Ethan olhou para ela por um breve momento e logo guiou seu cavalo em direção ao centro da cidade.
O som de cascos de cavalos batendo na calçada de pedra e dos gritos encheram a cidade. Ethan sentiu como se ainda pudesse ouvir o grito de Sina em seus ouvidos. Ele havia dado o mesmo grito que ela há muito tempo, ao qual, é claro, ninguém respondeu. Sua voz oca ecoou na cidadela nas montanhas Laus e desapareceu. A única coisa que restou dentro dele foi a vontade de acabar com Ras Raud. Ethan não tinha dúvidas de que o grito de Sina desapareceria em breve, assim como o dele.
Ethan gritou, como se quisesse cobrir o grito de Sina que ainda ecoava em seus ouvidos.
— Saiam e mostrem-se! Se recusarem, todo o seu rebanho de ovelhas gordas morrerá!

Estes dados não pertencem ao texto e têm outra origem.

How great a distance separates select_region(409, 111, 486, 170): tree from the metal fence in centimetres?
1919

Ethan e os Templários correram pela estrada principal da cidade em alta velocidade e avançaram por trás do povo de Hiveden que estava fugindo. As pessoas pisoteadas pelos cascos dos cavalos e perfuradas pelas lanças gritavam e se dispersavam. No entanto, eram rapidamente transformadas em espetos pelas flechas disparadas contra eles pelos Patrulheiros que cercavam a cidade
Ethan estava prestes a rugir mais uma vez, mas de repente parou. Os outros Templários ao lado de Ethan também pararam. Havia alguém a frente deles para bloquear o caminho para o centro da cidade. No entanto, não quem Ethan procurava.
— Quem é você? Achei que Dilmond ou Anya apareceriam para nos impedir. — Perguntou Ethan.

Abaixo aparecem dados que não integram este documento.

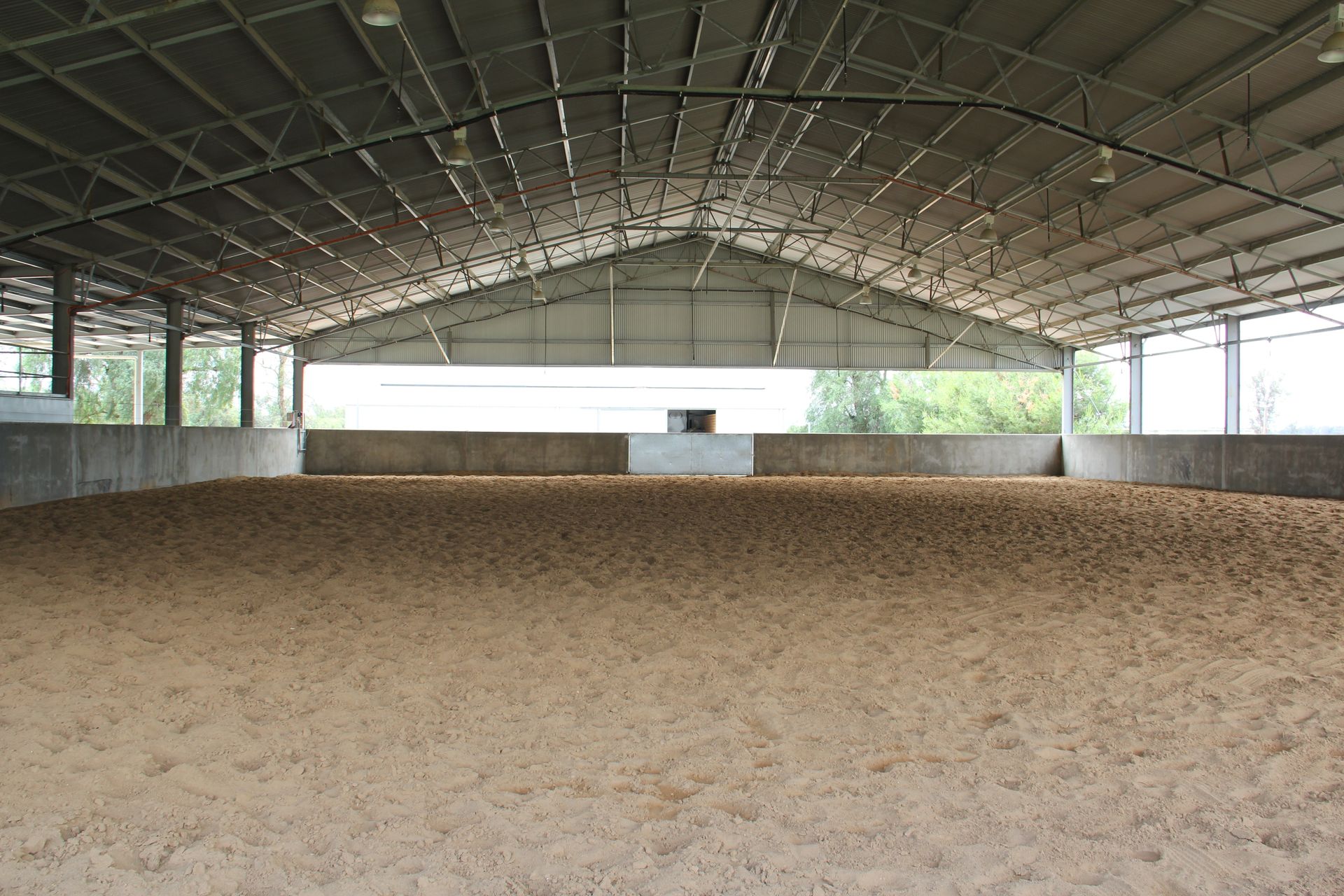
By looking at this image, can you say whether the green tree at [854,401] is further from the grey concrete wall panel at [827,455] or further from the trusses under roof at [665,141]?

— Todos estão ocupados fazendo suas próprias coisas.
Os olhos de Ethan se estreitaram e ele olhou para o garoto de cabelos negros à sua frente. Ele sentiu uma onda de irritação enchendo seu corpo, que havia sido aquecido pela adrenalina da batalha.
— Você é aquele garoto de cabelo preto. Não tenho nada a resolver com você agora, então espere sua vez.

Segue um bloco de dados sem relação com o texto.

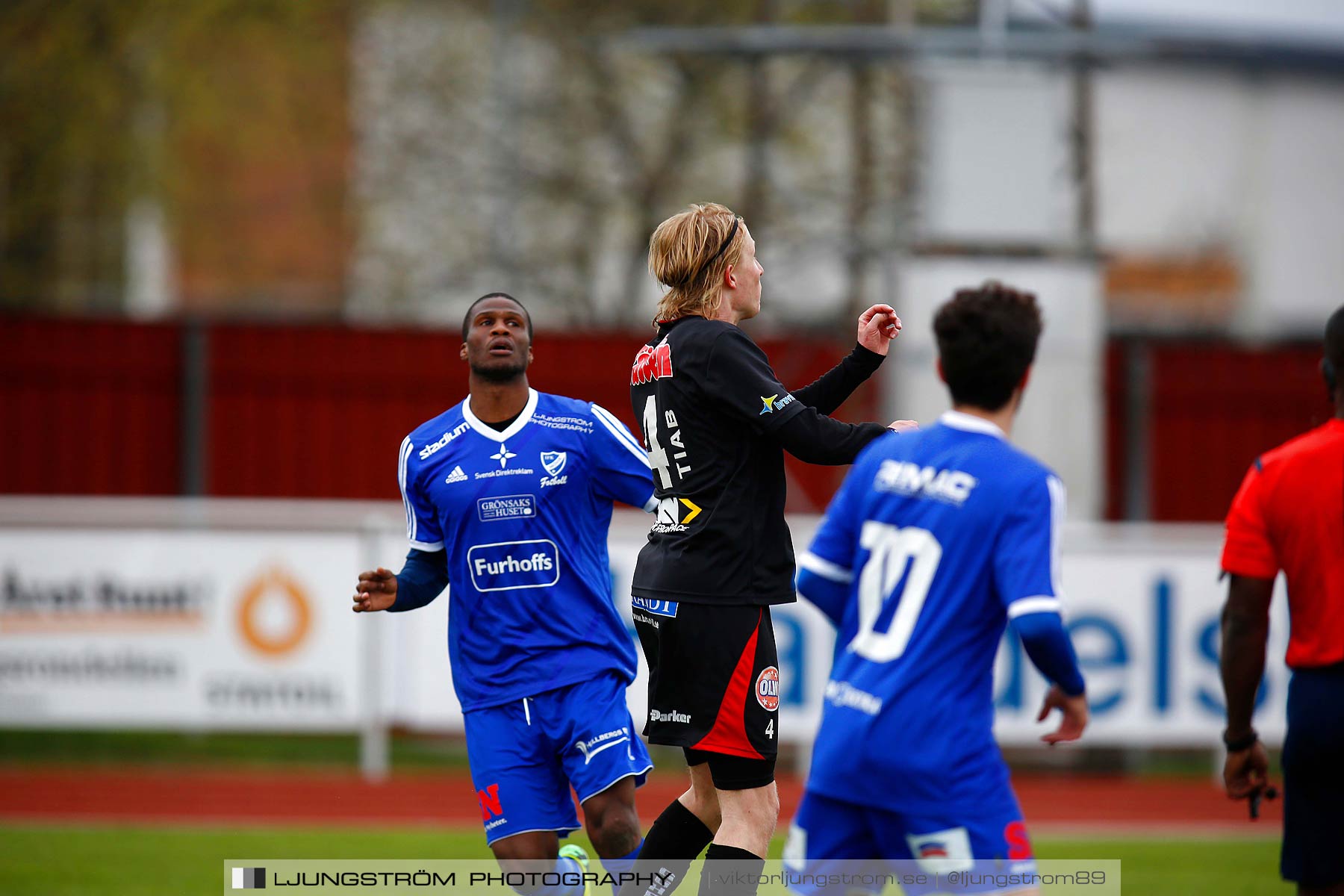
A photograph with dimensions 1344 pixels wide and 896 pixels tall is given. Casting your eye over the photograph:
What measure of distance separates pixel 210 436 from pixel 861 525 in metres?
12.1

Ethan chutou o cavalo na tentativa de ultrapassar Juan. No entanto, Juan desapareceu de vista em um instante. Ethan levantou apressadamente a espada e a apontou na direção de Juan, mas já era tarde demais.
— Argh!
Juan se abaixou suavemente entre as pernas do cavalo de Ethan e cortou a parte interna das pernas. Ao contrário dos Templários, seus cavalos estavam armados apenas com armaduras comuns. A espada curta de Juan não teve dificuldade em cortá-lo. O cavalo soltou um grito agudo e se ajoelhou, deixando Ethan sem escolha a não ser descer do cavalo.
— Miserável…
— Não sejamos precipitados. — Juan falou relaxado, mesmo com sete Templários o cercando.
Os olhos de Ethan brilharam de raiva. Quando ele estava prestes a atingir seu objetivo final, um obstáculo trivial apareceu diante dele.
— Claro. Vou chutar sua cabeça por aí enquanto caminho, bem melhor do que andar a cavalo.
Ethan enviou sinais para seus cavaleiros com o olhar. Os Templários hesitaram, mas logo passaram por Juan; seria um desperdício sete Templários se ocuparem com apenas um garoto.
Juan não se deu ao trabalho de impedir que os Templários passassem por ele.
— Agora… me daria a honra de uma dança?